Friday, December 19, 2008

When Citi Doesn’t Like You

I’m a member of the satiric Christmas rock band Bah & the Humbugs. We have written way more Christmas songs than any sensible band ever would. One of them, “When Santa Doesn’t Like You,” written by Gayden Wren and Paul Nordquist, describes the various pranks you might suffer if you get on the wrong side of Santa Claus. I forget exactly what they are. You might get Jell-o in your Christmas stocking, or something like that. The moral of the song, I guess, is something about not being naughty.

As bad as it might be if Santa doesn’t like you, it’s even worse if you hold a Citi card and Citi decides it doesn’t like you. It can change the interest rate on your credit card to a default rate, which is typically something like 28.99 percent.
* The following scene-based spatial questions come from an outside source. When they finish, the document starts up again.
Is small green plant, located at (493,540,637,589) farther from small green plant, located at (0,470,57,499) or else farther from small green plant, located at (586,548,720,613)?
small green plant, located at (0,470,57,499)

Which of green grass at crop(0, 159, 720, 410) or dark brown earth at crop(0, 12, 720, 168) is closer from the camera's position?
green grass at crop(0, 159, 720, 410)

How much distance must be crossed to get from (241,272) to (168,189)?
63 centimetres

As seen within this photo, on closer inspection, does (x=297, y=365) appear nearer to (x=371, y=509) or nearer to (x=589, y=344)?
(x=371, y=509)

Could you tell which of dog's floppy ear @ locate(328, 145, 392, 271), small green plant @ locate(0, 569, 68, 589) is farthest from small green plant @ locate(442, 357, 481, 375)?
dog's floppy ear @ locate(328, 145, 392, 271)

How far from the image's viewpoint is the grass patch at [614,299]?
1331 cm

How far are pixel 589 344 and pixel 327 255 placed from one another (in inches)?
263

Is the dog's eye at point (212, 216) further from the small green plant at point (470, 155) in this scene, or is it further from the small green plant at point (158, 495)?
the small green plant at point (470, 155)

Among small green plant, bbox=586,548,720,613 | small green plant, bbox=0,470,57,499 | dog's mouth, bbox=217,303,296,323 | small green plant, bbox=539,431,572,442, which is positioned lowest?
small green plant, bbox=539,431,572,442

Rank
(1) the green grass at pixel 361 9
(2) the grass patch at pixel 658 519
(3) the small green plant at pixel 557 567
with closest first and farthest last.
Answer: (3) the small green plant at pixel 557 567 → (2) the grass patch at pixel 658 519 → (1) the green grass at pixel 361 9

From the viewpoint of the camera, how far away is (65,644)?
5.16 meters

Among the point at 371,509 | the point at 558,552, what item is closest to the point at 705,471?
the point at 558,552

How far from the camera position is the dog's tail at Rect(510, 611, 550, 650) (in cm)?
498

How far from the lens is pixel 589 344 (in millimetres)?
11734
How can Citi change your interest rate just because its opinion of you changes? It’s an obscure provision in the credit card terms that in the industry is known as “universal default.” This provision says that if you are ever late with a payment on anything, the bank can instantly change your interest rate to a much higher rate, the penalty rate, or default rate as it’s usually known. This provision is more draconian than it sounds — because the fine print says Citi can apply this provision in its sole discretion, which basically means its opinion. You don’t even have to owe any money to anyone to get the default rate. If Citi thinks you owe money to someone and should have paid it by now, it can change your interest rate. If Citi hears a rumor about you and decides it might be true, it can change your interest rate.

There is no moral to this story. There is nothing you can do to ensure that you won’t have to pay the default rate except not to have a card that comes with this provision.

As far as I know, Citi was the first large bank to come out with the universal default provision, and many other banks followed. I had to cancel most of my credit cards. I don’t know why I wasn’t hearing that everyone was canceling their cards — but I know I wasn’t the only one who thought it was wrong that a bank could change my interest just on a whim.

Even the U.S. government has finally decided it was wrong. Federal regulators voted yesterday on some long-overdue new rules for credit cards. AP calls them “sweeping.” That is perhaps an exaggeration, but they do rein in some of the most flagrant abuses by banks, including universal default. When the new rules take effect, if Citi decides it doesn’t like you, it will have to get your permission to change your interest rate.

Of course, if you’re ever a day late with a payment, you’re on your own. A bank can change your interest rate if you’re ever late on any payment to it, even if you’re late because of something it did wrong. The best bet is still to pay off credit cards early and often.